The four officers are under 24-hour physical and electronic surveillance by MI5, including telephone wiretaps, and their financial activities are under investigation, the paper reports. Intelligence agents have created a family tree for each suspect with links back to their home countries, while agents are cross-referencing the suspects' names with lists of men that trained in terrorist camps in Afghanistan and Pakistan.
Scotland Yard refused to comment on the substance of the report. However, a source within Scotland Yard told the paper:
"We take matters of security very seriously and if any issues arise about individuals, they may be subject to further assessment.

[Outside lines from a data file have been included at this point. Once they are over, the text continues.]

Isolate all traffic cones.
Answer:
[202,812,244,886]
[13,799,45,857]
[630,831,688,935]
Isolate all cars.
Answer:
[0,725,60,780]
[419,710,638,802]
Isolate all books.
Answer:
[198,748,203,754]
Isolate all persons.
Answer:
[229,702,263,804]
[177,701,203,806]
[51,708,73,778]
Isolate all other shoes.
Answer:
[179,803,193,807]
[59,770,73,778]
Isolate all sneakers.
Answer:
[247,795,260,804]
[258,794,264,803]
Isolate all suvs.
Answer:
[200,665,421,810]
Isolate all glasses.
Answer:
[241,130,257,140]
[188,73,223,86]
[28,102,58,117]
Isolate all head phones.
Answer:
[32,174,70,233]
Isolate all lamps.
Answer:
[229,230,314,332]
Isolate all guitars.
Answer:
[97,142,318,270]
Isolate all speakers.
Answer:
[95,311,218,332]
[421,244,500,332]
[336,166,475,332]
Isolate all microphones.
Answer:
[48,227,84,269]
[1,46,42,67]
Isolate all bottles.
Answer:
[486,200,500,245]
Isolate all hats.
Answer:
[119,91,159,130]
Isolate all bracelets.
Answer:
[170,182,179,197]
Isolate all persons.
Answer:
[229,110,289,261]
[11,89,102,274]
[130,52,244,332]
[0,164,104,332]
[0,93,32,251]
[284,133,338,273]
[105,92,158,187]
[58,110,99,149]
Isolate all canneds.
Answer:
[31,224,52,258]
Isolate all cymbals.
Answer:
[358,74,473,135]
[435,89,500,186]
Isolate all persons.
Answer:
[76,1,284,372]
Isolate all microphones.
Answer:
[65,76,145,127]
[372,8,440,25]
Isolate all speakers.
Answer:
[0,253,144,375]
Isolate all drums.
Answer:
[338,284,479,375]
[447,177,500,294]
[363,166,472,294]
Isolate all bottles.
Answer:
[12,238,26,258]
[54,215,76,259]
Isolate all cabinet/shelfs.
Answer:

"This could lead to restrictions being put in place relating to where an individual may work within the organisation or could lead to their dismissal."
"If there are people within the police force feeding information to terror groups this needs to be stopped.
"Since the names came to light there has been a non-stop effort to find out everything about their backgrounds."
Terrorist attempts to infiltrate Britain's police forces are nothing new, according to the article. The Irish Republican Army had some success placing agents into Northern Ireland's police force and army during the Troubles of the 1970s.
The Scotland Yard source admitted that sleeper agents are hard to root out because they have already been vetted and thus can fly under the radar.
InformationWeek's Security Weblog argued that if this story is true, it proves organizations have as much to fear from their own employees as they do from outsiders.
This goes to show that as much as governments, and even businesses, focus on outsiders, better precautions need to be put into place to ferret out insiders gone bad in the first place. Some of the worst examples of insiders inflicting enormous harm on the United States have been our own agents, such as Robert Philip Hanssen at the FBI and Aldrich Ames at the CIA.
But fear of infiltration by al Qaeda or like-minded organizations could harm the Met's ability to recruit a more diverse police force. Already, Member of Parliament Patrick Mercer, a terrorism adviser for the conservative Tory political party, told the paper that "Recruiting ethnic people into key public sector organisations - in place to protect us - is a risk."
As our January cover, "Fighting Terrorism in the U.K.," reported, the Met has stepped up efforts to recruit ethnically diverse Muslims into its ranks to earn the confidence and support of London's many Muslim communities.
As a source in the Metropolitan Police Authority, the Met's watchdog, told Security Management, police outreach "has a role to play in stopping bombs, just as detective work does."